KedaiPena.Com – Ekonom INDEF yang juga politikus PAN, Dradjad Wibowo menyayangkan bertambahnya utang luar negeri (ULN) yang dimiliki oleh Indonesia saat ini.
Drajad menilai besarnya utang
telah memakan jatah yang semestinya bisa dipakai untuk program lain. Salah satunya untuk melunasi semua utang BPJS Kesehatan kepada rumah sakit.
“Itu yang saya sebut sebagai biaya opportunity cost dari pembayaran utang, pokok dan bunganya. opportunity cost ini sudah terlalu besar. Bahkan kita pun terpaksa berutang lagi dan berutang lagi untuk membiaya APBN,” kata Drajad kepada KedaiPena.Com, Rabu,(19/6/2019).
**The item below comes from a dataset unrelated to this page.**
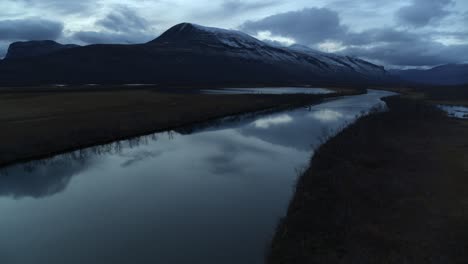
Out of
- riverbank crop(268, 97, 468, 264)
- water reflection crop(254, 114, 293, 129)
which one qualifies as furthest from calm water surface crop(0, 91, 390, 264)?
water reflection crop(254, 114, 293, 129)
Drajad meminta agar pemerintah dapat mulai mengerem kenaikan utang pemerintah baik utang luar negeri maupun obligasi dalam negeri saat ini.
“Jangan hanya melihat profil utang dari sisi rasio utang, yaitu jumlah utang sebagai rasio terhadap PDB. Untuk Indonesia, rasio ini kurang lengkap menggambarkan posisi yang sesungguhnya. Kenapa? Karena rasio penerimaan pajak kita terhadap PDB terlalu rendah,” ujar Drajad.
Padahal, lanjut Drajad, pajak ini adalah sumber utama penerimaan negara, yang kemudian menjadi cerminan dari kemampuan Indonesia membayar utang pemerintah.
“Maksudnya di sini adalah, membayar utang tanpa harus mengorbankan terlalu banyak program yang lain dan atau menambah terlalu banyak utang baru,” beber Drajad.
Drajad mencontohkan untuk tahun 2019, misalnya pagu pembayaran bunga utang pemerintah dalam APBN adalah Rp 275,8 triliun. Sedangkan, pembayaran pokok utang pemerintah Rp 409 triliun dengan Rp 685 triliun.
“Target penerimaan perpajakan (termasuk cukai) dalam APBN 2019 adalah Rp 1786,4 triliun. Sementara target pendapatan negara Rp 2165,1 triliun,” tutur Drajad.
“Artinya, pembayaran pokok dan bunga utang pemerintah memakan 38,3% dari penerimaan perpajakan, atau 31,6% dari pendapatan negara,” sambung Drajad.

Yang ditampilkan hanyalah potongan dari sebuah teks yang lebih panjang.